> ASSIGNMENT:
Within the records below, filter for lines carrying the word "trap" and copy them.

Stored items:

=-=-=

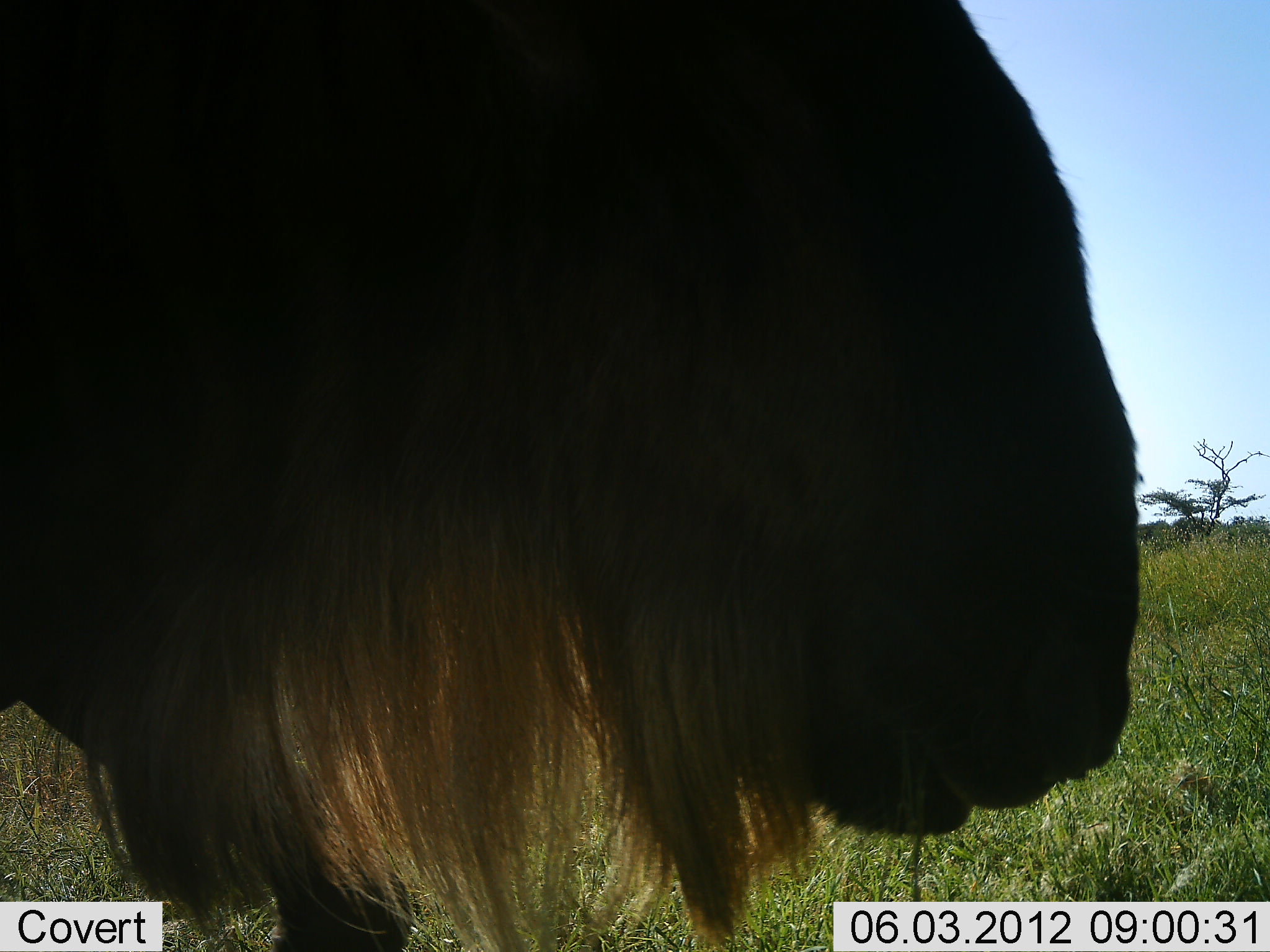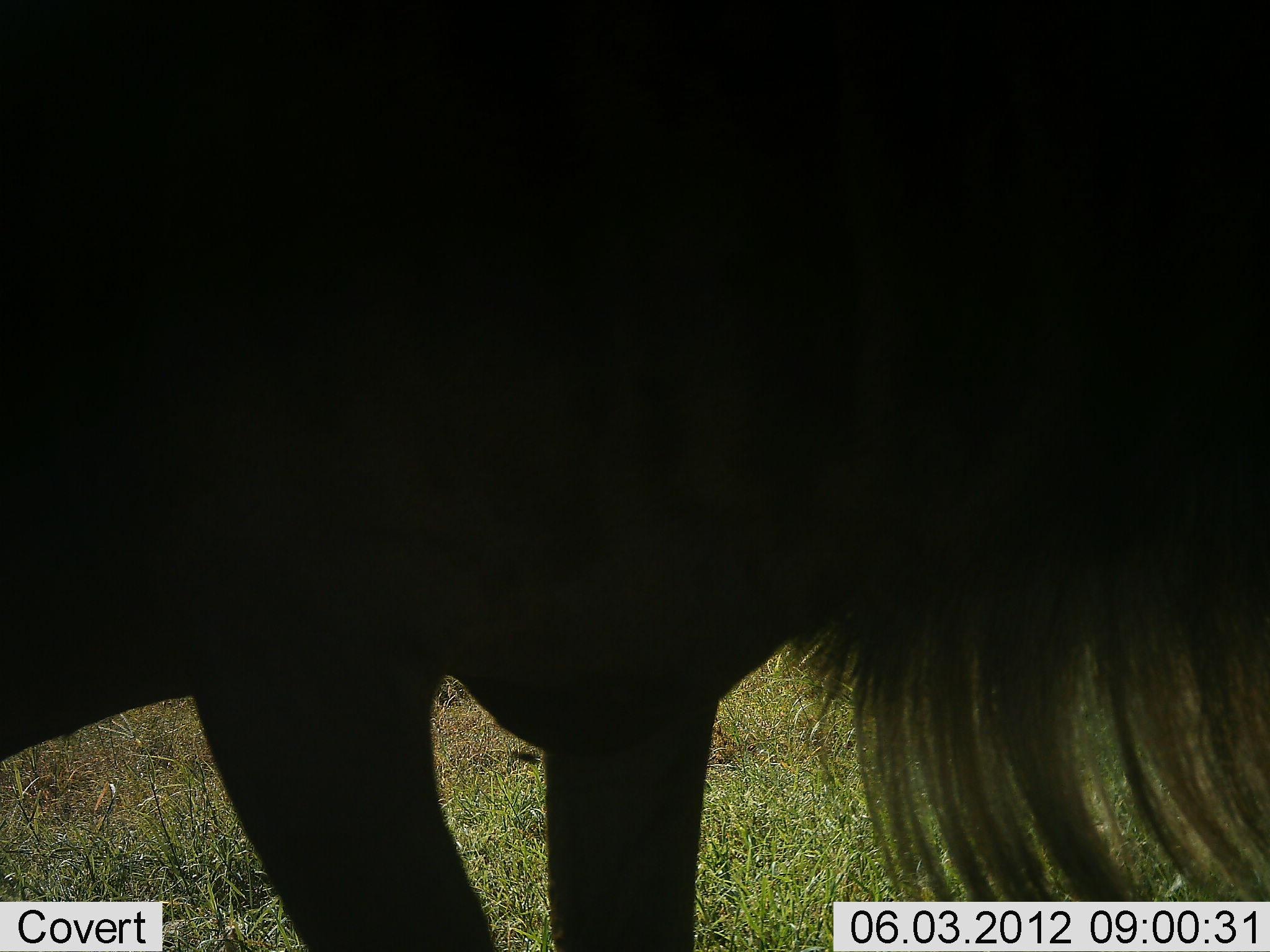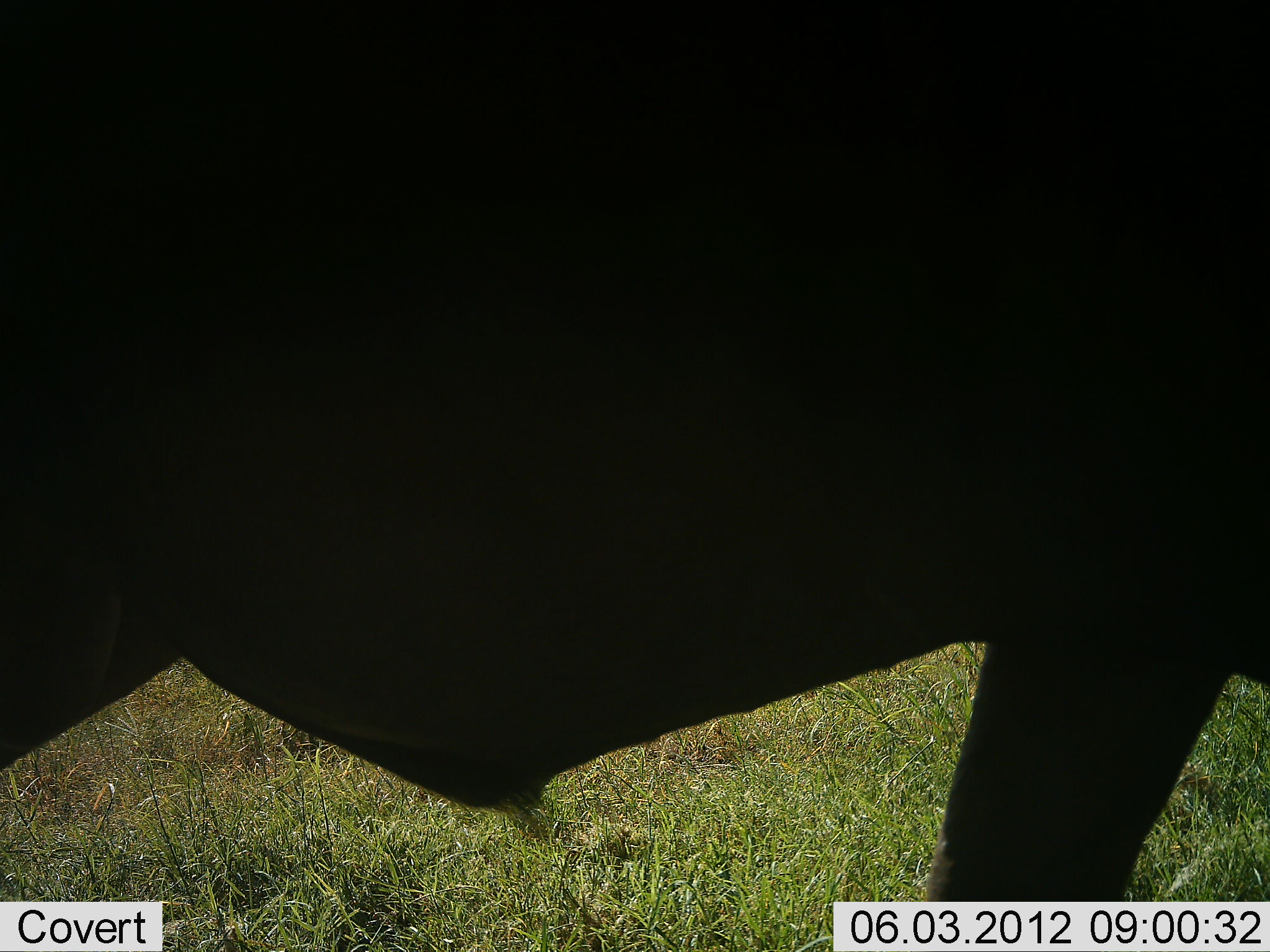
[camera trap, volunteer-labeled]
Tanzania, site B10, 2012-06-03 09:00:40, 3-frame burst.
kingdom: Animalia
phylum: Chordata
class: Mammalia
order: Artiodactyla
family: Bovidae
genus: Connochaetes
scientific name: Connochaetes taurinus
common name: blue wildebeest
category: wildebeest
Wildebeest (blue wildebeest) (Connochaetes taurinus), count 1. Behavior (volunteer vote fractions): standing 30%, resting 0%, moving 70%, interacting 0%. Young present (vote fraction): 0%. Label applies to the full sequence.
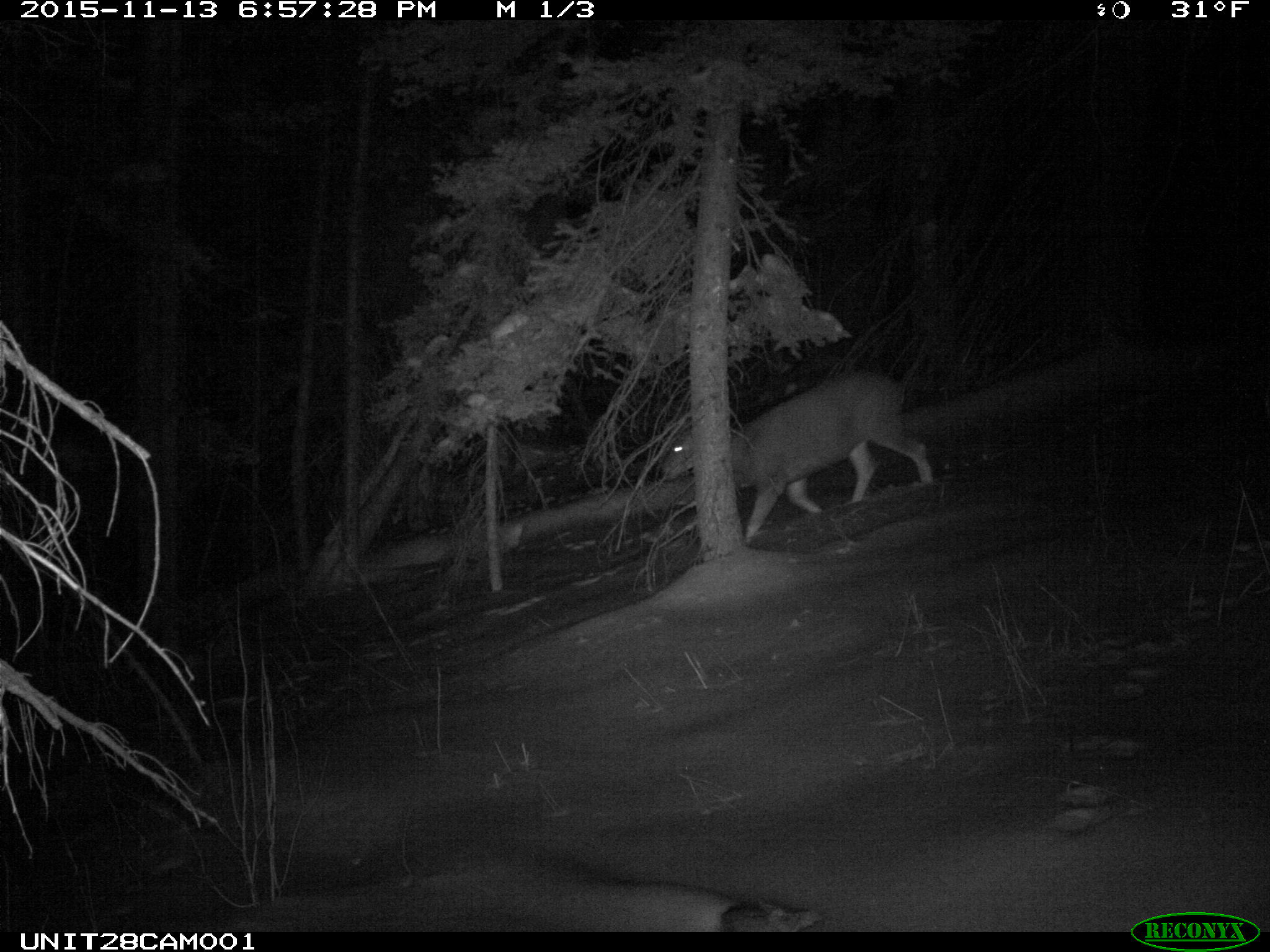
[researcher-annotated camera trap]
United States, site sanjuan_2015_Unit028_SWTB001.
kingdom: Animalia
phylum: Chordata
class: Mammalia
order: Artiodactyla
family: Cervidae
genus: Odocoileus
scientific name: Odocoileus hemionus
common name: mule deer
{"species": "Odocoileus hemionus (mule deer)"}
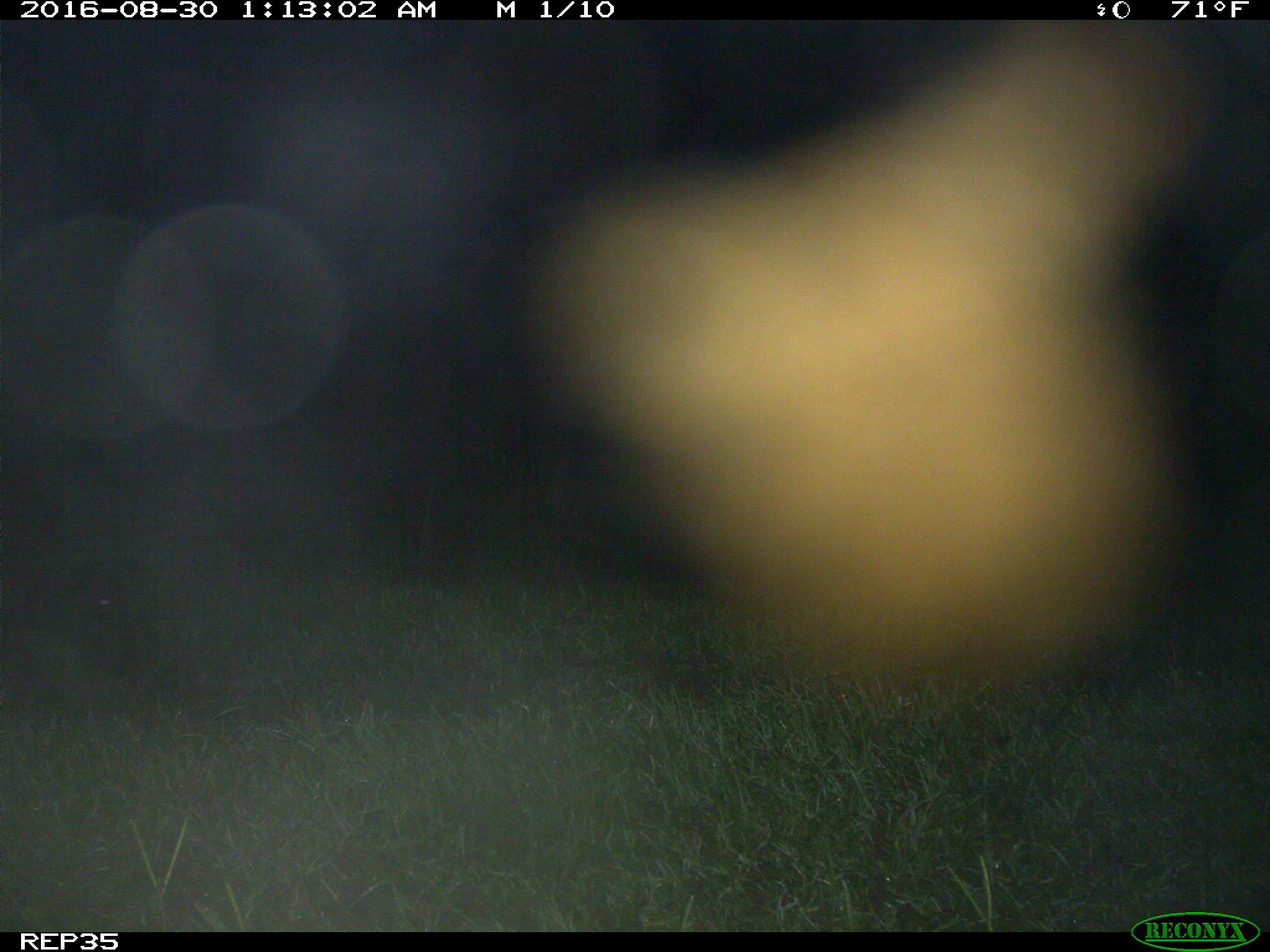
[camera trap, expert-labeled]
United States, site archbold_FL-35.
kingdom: Animalia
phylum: Chordata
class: Mammalia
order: Artiodactyla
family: Suidae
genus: Sus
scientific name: Sus scrofa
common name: wild boar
Sus scrofa (wild boar).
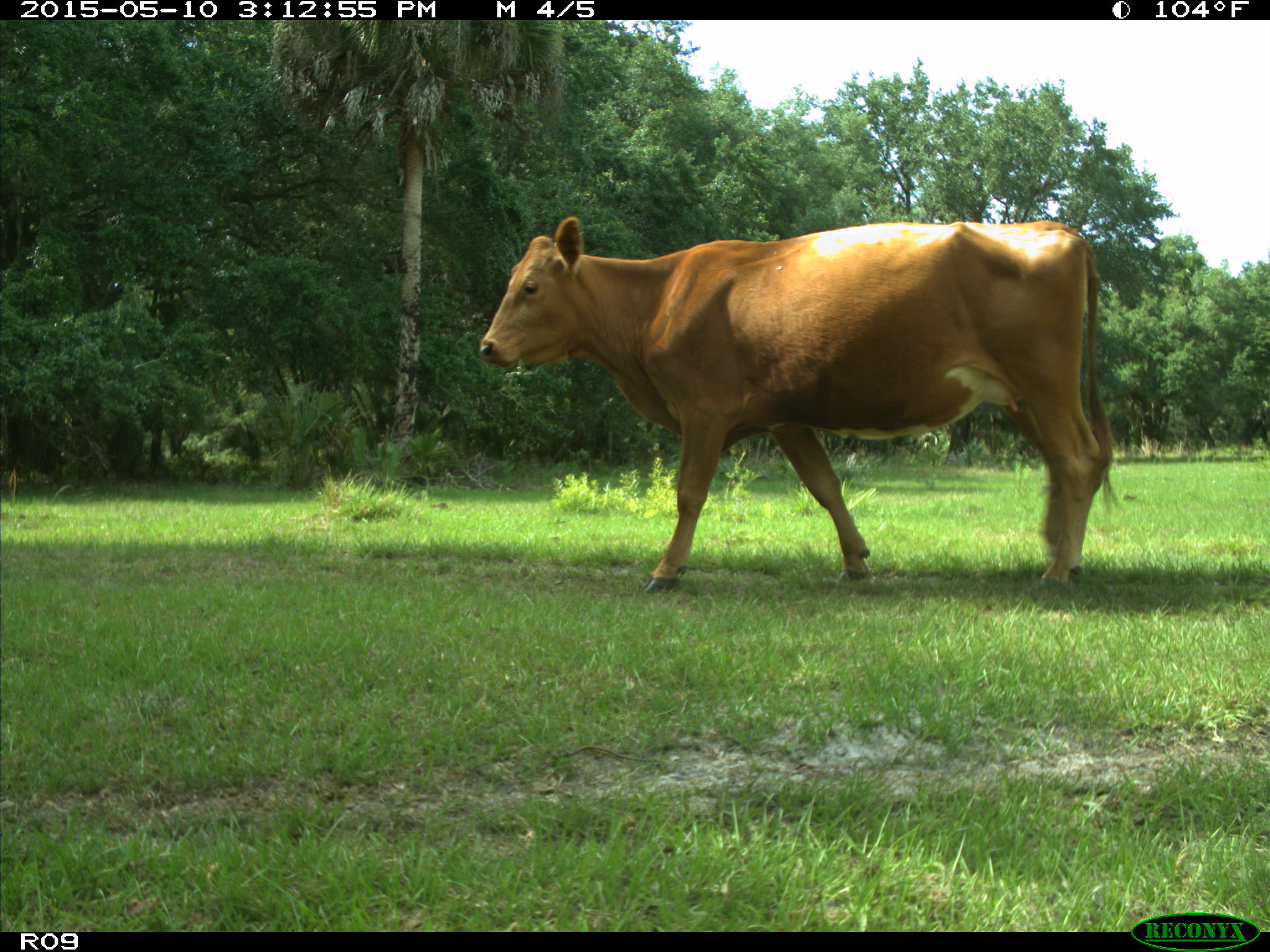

=-=-=

> ANSWER TO THE PROBLEM:
[camera trap, volunteer-labeled]
[researcher-annotated camera trap]
[camera trap, expert-labeled]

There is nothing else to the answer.